To the name of the Troop units which belong to a Regiment, one has to
add nothing except the indication of the Regiment, the Battalion, the
Company (Battery, Squadron), even not the number of the postal area.
To the name of the Troop units which belong to no Regiment (independent
Battalion, High General Staffs, Columns, airmen, radio operators,
etc.), the official mark of the concerned unit is necessary
military address, but with the addition of the mention "Deutsche
Feldpost Nr". The number of the competent military post office is to be
asked this one.
For the members of the General Staffs of Army Corps as well as
Divisions and Brigades, the number of the postal area has to stay in
All the post offices of Army Corps and Divisions are
identified by the mention " Deutsche Feldpost " and a number.
The military addresses must be written for example as follows:
The announcement of the new military
addresses to their close relations will be realized by the servicemen.
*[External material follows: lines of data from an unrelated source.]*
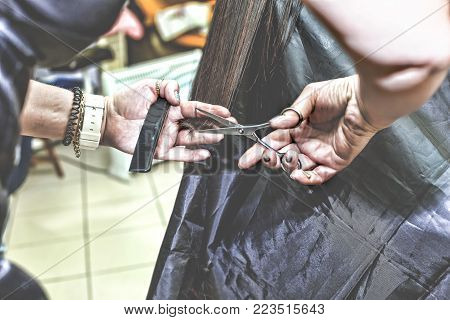 The stylist shears a woman long hair in a beauty salon. close up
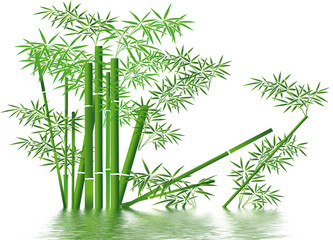 bamboo et ambiance aquatique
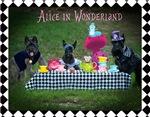 Alice in Wonderland Scottie Gifts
The close relations must be warned in every change of address.
a) Without indication of a number of
postal area besides the Regiment.
b) With indication of a number of
postal area, because not belonging to a Regiment.
Deutsche Feldpost N° 180
c) With indication of a number of
postal area, because particular unit not belonging to a
An Trainsoldat Otto
Reserve-Fuhrpark-Kolonne n° 190
Deutsche Feldpost N° 180
difference with the date stamps, the regimental stamps did not form
part of the equipment of the field post office. These stamps were
manufactured by firms in the request and the expenses of the various
units (regiments, battalions, companies, etc...).
So there is multiple different types. These stamps described
shortly the name of the unit and often the number or the name of the
military post office to which it was attached.
Often, this description is incomprehensible because of multiple
abbreviations which lost their meaning with the time.
These are not postmarks, but have an important utility all the
same; to ensure the free postage for a letter or a card which carries
They also made possible to prove that the sender was a military or in
all cases an authorized person.
These stamps were used until the end of the war, but with a less large
frequency, because after 1917, the number of the new units increased as
well as the number of assignment changes.It was very difficult to
manufacture these stamps several times with
the new wording.
These stamps were struck very often by advance on
blank cards or envelopes.
It often happens that one meets cards or letters with the only presence
of the regimental stamp.Indeed, the military post offices
recieved instructions in the event of very strong postal
not to stricke their date stamp. This in order to save time and not to
miss the departure of the postal convoys.
February 15th, 1917, the regimental stamps do not have to
any more of mention too explicit
as place-name, Divisions,
Army Corps or Army. The unauthorized mentions were filed. In time these
handstamps were re-made according to the new directives.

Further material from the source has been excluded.